Since I almost never took a vacation, that money was left in a saving accounts, gathering dust. In around a 2-year period, I saved up enough, taking into account my current budget, so that I could survive without a job for a year. This means, no part-time, not having to worry about rent, utilities or any other bills I may have. Not have to sacrifice what I like to do for fun, like the monthly gym payments, clothes or budgeting for cheap food. I could live exactly how I do without sacrificing anything, I can even go to a vacation to Europe (let's say a month) and not have to worry that I'm going to be living on the streets the next week.
My friends have been telling me that I am crazy to do this, some ask me if I have other plans, like making a startup (I am a programmer). Meanwhile, others have been recommending me jobs, but I am done with working for the man, at least for now. My last job put me in a project that just burned me, and that was like the last drop.
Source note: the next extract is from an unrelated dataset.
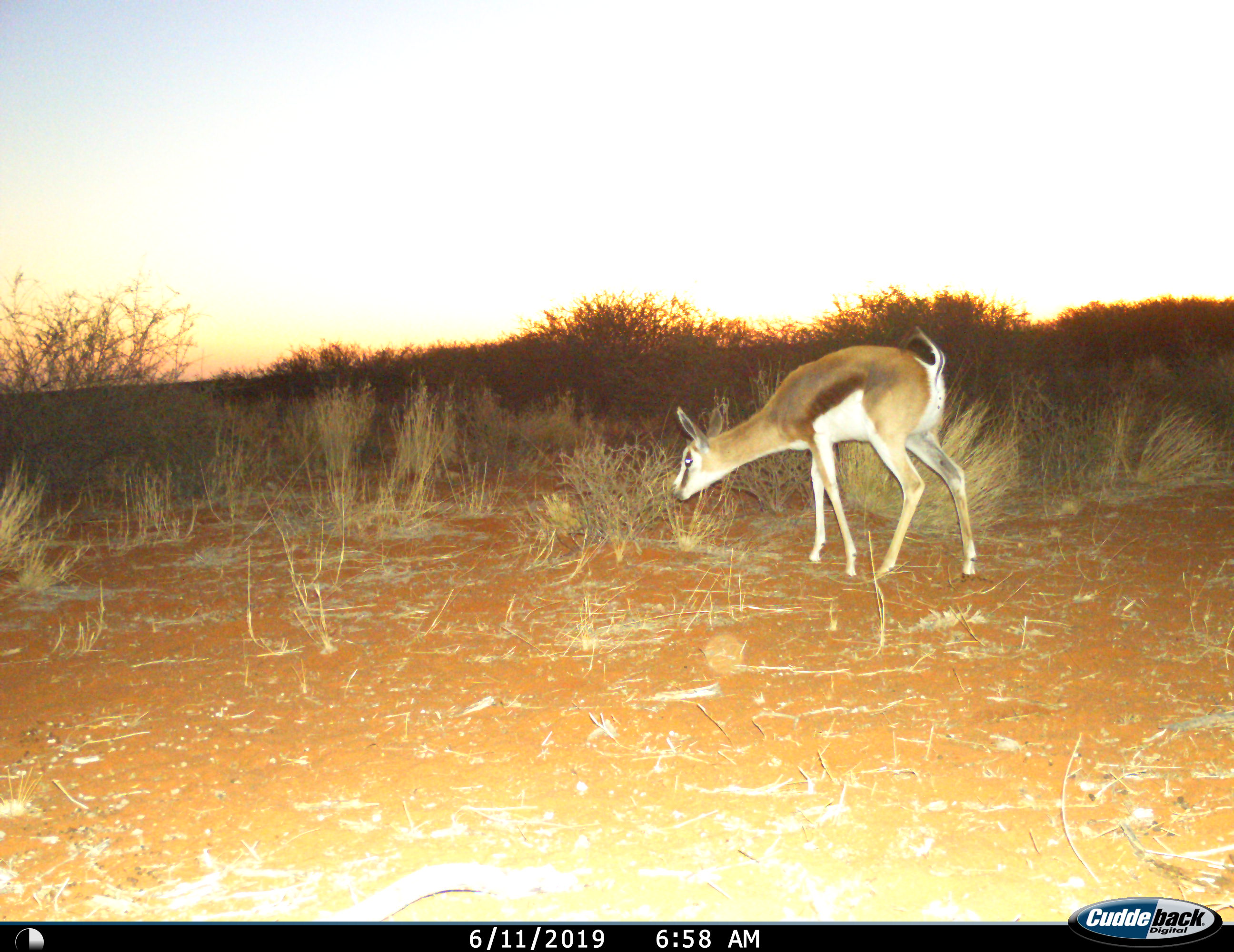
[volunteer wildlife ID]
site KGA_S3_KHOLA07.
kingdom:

Alas, I just had to when I sent my letter of resignation.
After this boring introduction to my current state of mind, what is this blog website supposed to accomplish?
Well, for one, it is not a way to make money or even use it as a way to sell it as a product. To be honest, I don't know what is supposed to be. I think this could be my journal of sorts, not necessarily about my boring life, but about projects that I may be currently working on (currently designing some apps).
Finally, to end this random assortment of words that may sound like random gibberish to some of you, whatever this website ends up being, it’s going to be about what I am thinking of writing at the time.